If I were to do some type of internet connected cameras Id be looking in to VLAN's. Just so none of those devices could touch the data on my home network. But to me its just not worth the hassle.

My thoughts of setting up PoE IP security cameras is to either as you said VLANs or to outright put them on a network that has no Default Gateway (something to act as a DHCP server but has no WAN interface) with only a connection to the recording server. A Closed System basically.

[mynameisjuan]

1 hour ago, Donut417 said:

They hack their way in thru these piss poor secure apps and tunnel in thru the internet. This is the reason I refuse to allow cameras or "smart speakers" in this house, PERIOD. IoT devices have security issues as a whole. 

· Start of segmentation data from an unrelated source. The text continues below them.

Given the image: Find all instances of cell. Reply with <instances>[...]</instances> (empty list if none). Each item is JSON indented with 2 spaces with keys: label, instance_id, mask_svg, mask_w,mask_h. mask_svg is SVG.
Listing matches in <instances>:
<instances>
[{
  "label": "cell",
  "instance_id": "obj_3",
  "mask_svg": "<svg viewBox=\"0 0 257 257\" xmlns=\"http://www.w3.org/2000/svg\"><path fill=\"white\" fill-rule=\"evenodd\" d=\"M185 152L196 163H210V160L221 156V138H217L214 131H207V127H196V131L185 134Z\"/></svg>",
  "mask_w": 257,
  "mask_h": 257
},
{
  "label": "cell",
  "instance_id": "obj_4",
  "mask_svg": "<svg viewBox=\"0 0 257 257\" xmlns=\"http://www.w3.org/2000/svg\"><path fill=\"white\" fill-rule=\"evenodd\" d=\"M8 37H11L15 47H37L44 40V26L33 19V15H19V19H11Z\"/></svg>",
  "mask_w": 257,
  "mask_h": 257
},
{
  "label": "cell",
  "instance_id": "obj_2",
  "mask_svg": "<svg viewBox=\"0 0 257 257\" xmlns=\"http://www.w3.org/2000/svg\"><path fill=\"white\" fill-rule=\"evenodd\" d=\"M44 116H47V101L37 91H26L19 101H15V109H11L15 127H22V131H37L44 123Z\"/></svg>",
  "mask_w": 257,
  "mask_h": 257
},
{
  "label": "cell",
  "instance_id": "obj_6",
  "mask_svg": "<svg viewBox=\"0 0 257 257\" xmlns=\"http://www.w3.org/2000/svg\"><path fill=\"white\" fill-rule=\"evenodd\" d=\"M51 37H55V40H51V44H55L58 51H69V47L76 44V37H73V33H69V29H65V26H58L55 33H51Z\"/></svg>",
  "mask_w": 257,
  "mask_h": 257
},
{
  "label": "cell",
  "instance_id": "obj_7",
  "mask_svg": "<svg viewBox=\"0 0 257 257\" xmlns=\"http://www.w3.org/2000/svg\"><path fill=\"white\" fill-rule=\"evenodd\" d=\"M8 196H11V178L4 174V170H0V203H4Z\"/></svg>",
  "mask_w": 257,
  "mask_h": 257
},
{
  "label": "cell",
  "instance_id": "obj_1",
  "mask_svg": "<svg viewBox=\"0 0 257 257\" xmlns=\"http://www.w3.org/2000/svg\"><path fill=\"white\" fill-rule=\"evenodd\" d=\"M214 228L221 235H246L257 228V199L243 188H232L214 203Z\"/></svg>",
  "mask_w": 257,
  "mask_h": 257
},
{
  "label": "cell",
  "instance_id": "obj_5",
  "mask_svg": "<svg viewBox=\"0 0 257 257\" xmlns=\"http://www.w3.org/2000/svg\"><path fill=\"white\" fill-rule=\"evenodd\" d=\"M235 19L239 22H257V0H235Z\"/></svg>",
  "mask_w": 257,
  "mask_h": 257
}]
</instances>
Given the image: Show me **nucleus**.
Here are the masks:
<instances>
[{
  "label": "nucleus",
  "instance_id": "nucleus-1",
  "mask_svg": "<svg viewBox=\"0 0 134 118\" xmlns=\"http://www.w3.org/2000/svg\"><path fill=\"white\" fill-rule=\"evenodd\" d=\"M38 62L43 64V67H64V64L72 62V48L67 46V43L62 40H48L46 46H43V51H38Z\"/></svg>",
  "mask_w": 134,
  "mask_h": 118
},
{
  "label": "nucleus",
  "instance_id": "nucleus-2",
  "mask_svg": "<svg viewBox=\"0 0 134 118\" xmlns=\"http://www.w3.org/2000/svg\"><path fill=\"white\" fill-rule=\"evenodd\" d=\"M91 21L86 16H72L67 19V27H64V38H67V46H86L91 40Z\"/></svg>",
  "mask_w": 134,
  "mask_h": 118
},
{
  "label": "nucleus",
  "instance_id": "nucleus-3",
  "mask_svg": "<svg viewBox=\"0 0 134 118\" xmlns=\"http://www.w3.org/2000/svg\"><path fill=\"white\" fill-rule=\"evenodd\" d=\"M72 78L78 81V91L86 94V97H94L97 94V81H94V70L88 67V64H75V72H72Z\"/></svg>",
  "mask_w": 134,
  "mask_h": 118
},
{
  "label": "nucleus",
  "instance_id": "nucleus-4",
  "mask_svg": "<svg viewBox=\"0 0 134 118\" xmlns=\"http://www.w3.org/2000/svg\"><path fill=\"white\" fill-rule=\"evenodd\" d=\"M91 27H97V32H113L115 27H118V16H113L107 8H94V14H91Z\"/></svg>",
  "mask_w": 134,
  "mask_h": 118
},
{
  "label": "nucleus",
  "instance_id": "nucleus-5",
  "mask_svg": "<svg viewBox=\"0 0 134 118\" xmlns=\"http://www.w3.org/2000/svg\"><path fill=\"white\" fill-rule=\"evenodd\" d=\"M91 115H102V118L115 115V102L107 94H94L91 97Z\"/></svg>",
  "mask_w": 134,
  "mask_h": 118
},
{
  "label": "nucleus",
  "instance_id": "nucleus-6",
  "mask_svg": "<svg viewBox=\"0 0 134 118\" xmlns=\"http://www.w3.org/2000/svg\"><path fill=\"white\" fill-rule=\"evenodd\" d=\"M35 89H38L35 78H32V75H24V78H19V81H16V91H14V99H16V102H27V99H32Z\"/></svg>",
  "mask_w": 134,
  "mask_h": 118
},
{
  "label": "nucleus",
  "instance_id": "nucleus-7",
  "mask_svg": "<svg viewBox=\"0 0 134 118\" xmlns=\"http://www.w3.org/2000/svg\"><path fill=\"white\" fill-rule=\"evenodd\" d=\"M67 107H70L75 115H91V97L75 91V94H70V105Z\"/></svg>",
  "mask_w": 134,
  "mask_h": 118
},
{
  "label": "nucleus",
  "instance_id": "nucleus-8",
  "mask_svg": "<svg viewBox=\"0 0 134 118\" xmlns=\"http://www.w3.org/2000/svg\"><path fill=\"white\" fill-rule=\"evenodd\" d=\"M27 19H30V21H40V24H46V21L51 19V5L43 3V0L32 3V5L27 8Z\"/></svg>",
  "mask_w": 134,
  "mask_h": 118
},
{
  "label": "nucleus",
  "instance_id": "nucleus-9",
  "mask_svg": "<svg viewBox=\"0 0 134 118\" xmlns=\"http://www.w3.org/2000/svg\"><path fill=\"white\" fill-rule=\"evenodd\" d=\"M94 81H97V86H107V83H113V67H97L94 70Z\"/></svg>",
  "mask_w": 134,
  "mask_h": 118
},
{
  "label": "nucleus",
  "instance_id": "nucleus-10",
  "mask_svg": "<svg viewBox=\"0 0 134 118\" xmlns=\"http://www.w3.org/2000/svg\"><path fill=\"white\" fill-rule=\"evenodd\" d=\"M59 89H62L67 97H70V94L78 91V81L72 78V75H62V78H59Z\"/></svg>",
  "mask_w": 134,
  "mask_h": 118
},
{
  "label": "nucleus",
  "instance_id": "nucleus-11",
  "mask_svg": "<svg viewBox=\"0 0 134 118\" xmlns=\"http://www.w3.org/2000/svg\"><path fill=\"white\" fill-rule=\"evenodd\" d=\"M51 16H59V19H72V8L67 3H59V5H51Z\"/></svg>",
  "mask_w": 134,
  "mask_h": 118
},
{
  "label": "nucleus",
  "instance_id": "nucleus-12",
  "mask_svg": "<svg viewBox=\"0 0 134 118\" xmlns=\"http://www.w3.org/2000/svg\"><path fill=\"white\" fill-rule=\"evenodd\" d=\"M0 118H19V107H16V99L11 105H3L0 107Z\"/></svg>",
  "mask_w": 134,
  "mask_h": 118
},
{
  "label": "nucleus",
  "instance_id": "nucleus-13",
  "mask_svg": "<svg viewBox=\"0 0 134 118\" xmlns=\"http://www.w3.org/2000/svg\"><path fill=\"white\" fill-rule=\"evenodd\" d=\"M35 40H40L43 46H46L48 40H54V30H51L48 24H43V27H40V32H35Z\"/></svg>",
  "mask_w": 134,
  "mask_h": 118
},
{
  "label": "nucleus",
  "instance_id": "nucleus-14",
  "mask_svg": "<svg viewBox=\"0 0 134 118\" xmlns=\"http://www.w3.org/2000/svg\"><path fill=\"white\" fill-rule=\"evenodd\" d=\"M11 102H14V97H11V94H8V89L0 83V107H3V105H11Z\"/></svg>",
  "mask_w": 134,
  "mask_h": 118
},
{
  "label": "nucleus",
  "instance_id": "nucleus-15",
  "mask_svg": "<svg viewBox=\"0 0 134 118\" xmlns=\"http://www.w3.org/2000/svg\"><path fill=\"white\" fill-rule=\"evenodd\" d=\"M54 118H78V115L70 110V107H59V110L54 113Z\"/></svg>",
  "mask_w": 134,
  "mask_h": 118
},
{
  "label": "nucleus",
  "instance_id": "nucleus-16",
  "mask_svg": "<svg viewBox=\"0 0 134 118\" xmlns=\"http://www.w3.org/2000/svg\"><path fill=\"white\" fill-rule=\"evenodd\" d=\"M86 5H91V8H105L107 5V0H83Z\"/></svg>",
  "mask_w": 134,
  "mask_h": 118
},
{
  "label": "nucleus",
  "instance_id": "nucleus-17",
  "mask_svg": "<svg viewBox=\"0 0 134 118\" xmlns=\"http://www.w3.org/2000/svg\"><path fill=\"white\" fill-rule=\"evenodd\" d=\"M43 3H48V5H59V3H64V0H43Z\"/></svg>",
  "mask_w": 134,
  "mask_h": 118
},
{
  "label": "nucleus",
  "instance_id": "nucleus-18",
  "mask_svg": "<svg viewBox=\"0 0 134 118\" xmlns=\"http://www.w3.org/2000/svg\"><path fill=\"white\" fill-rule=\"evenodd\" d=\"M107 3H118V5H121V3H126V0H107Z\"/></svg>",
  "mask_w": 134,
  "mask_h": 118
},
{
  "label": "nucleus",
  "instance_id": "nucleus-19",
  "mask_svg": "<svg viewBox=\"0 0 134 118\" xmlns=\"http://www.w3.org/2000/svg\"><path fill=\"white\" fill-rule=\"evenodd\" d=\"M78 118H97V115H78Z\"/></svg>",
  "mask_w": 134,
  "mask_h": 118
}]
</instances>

This is no different than when Teamviewer was breached and people began logging in remotely to people's machines. Blame the PCs?

 

This isn't an IOT problem, this is a security problem. Sure there might be more pressing issues like Ring being breached and allowing people to watch them creepily, but IOT are the least of your worries. IOT devices tend to run locked down Linux dostros or limited custom OSes, general extremely limited in commands. Even if breached they can only tend to perform their few daily functions.

 

You know what's worse? PCs and phones. Devices that have full functionality to execute, install, download, discover.. they can be used to infect other devices, used to act as a proxy for data gathering, listen in and watch just as much as a smart speaker. IOTs dont generally have this level of execution. PCs and phones are much more dangerous in the scope of things.

 

In the end it's security and how companies and just now starting to take it somewhat seriously.

[Donut417]

33 minutes ago, mynameisjuan said:

In the end it's security and how companies and just now starting to take it somewhat seriously.

Which is why I said. The fact is Ring has been in the news for being hacked at least 2 times in the last month in the Metro Detroit area. I dont trust any of these IOT devices. Because the companies dont secure them. Sorry to tell you this, but the average person kinda expects corporations to protect their data. Even though they do a shit job at it. Equafax being a prime example. 

 

Im just suprised a lot of people are stupid enough to put cameras that talk to the internet in their homes. Or trust smart speakers that could be used as bugs in their homes. Besides hackers, whos to say the law enforcement or intellegence agencies are hacking these? 

 

But Id have to dissagree. Yes security is a problem. BUT the biggest issue is the trust people put in theses corporations. And the trust people put in to our elected officals. They are all out for theirs and give a shit less about the people. 

[mynameisjuan]

55 minutes ago, Donut417 said:

I dont trust any of these IOT devices. Because the companies dont secure them

More often than not the security issue is the consumers reusing passwords. Same goes for employees that lead to the breach.

 

57 minutes ago, Donut417 said:

Im just suprised a lot of people are stupid enough to put cameras that talk to the internet in their homes. Or trust smart speakers that could be used as bugs in their homes. Besides hackers, whos to say the law enforcement or intellegence agencies are hacking these? 

Not sure how it's stupidity. My home is loaded top to bottom with IOT. I know the risk and do so accordingly. Sure it can be bugged but like I said earlier, there are other devices that are more of a concern. You know, the devices you carry around with you most the time and PCs/laptops. Don't try to act above everyone else because you ignore IOT.

 

1 hour ago, Donut417 said:

BUT the biggest issue is the trust people put in theses corporations. And the trust people put in to our elected officals. They are all out for theirs and give a shit less about the people. 

This applies to so many other devices and services. This is not relavant here.

[InterstellarShield]

I do appreciate this information tremendously. Even though I am late to my own party! This forum is filled with so much information it makes my head turn.